# Pigs Ears and Rawhide Questions



## Yamanjazz (Aug 29, 2011)

Ive searched the forums and have seen alot of different opinions on Pig Ears and Rawhide. Alot of them say they are a no no and other say their dogs love them. Im stuck on this subject. Our little critter needs something to chew on(my feet wont last forever  ). Ropes and ball are good for 10 minutes and then he just loses interest. He has a couple of noisy toys but he seems to dislike soft plastic. Only god knows whats running through his little mind. Please let me know about your thoughts or of any facts about them

Thanks in advance


----------



## Summer's Mom (Oct 20, 2010)

I feed compressed rawhide bones, but many people don't agree and its a rare treat. Also, u have to be watching him the whole time, so it doesn't really free you up to do anything else..

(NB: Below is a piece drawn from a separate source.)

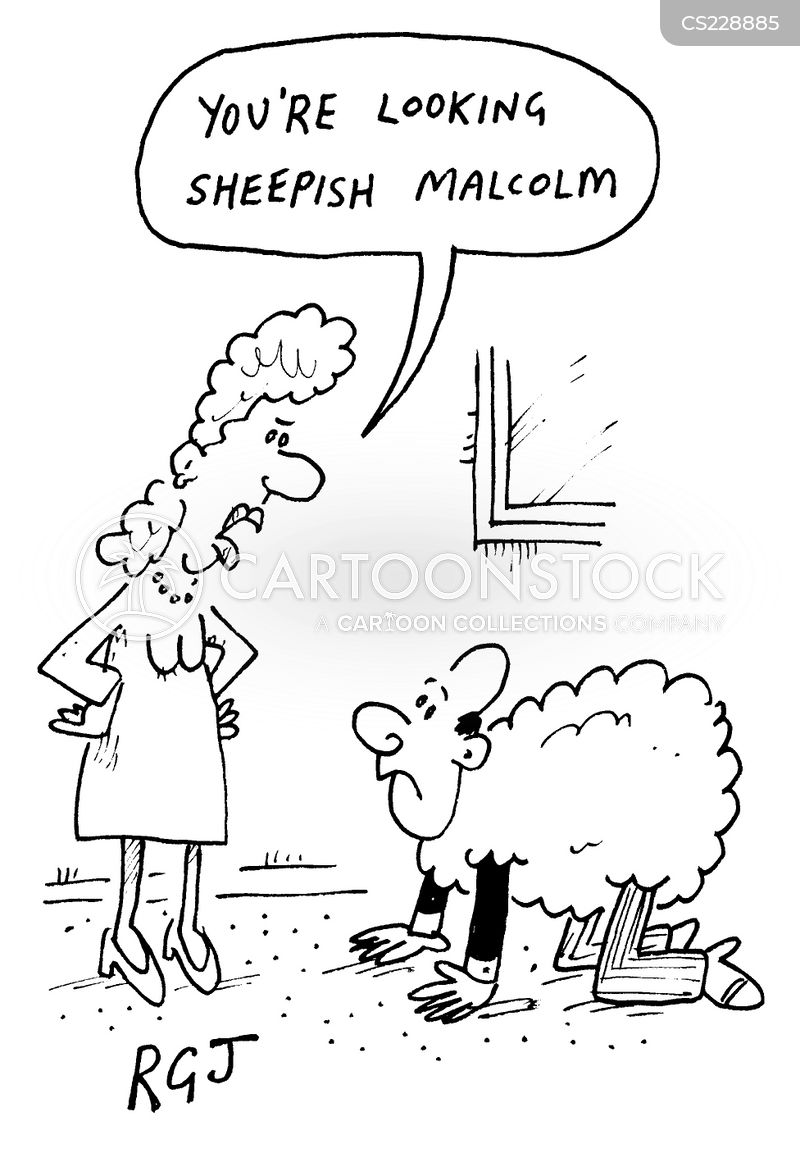sheepish cartoon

I'd say go with raw beef marrow bones. Don't cook them or they become brittle and hard.. Since he's so young, you can scoop out most of the marrow before freezing so that he doesn't get too much of the rich marrow that will give him the runs.. These last forever, if he doesn't clean it up completely, return it to the freezer for use another day once its all clean, you can leave it around


----------



## Maddie'sMom2011 (Apr 26, 2011)

Excellent advice! Exactly what I was going to say. We did pig ears, which Maddie loved, but knew that wasn't the best for her. Got her a marrow bone & she is occupied for a long time. We'll get several packages & freeze them.


----------



## rhondas (Sep 10, 2010)

I personally would never give pig ears, raw hide or Nylabones. My guy has always loved bully sticks, achilles tendons and trachea. I have never had any problems with him chewing on these. I get the ones made in the US only. Some folks swear by antlers but my dog doesn't like them. He is only interested in bones the first day and then ignores them.


----------



## Willow52 (Aug 14, 2009)

Hank loves bullysticks and those big, pre-stuffed bones.


----------



## boomers_dawn (Sep 20, 2009)

Yamanjazz, I never give rawhides or pig ears because if the dogs don't chew them into little bits and swallows them whole or in big chunks, they can get impacted.

My mother gives mine marrow bones; those are good but has downsides ... chipped teeth, and recently I think there was new reports of camphylobacter that was making dogs sick.

I imagine the bully sticks, tendons, tracheas, etc.. are ok as long as they don't have allergies.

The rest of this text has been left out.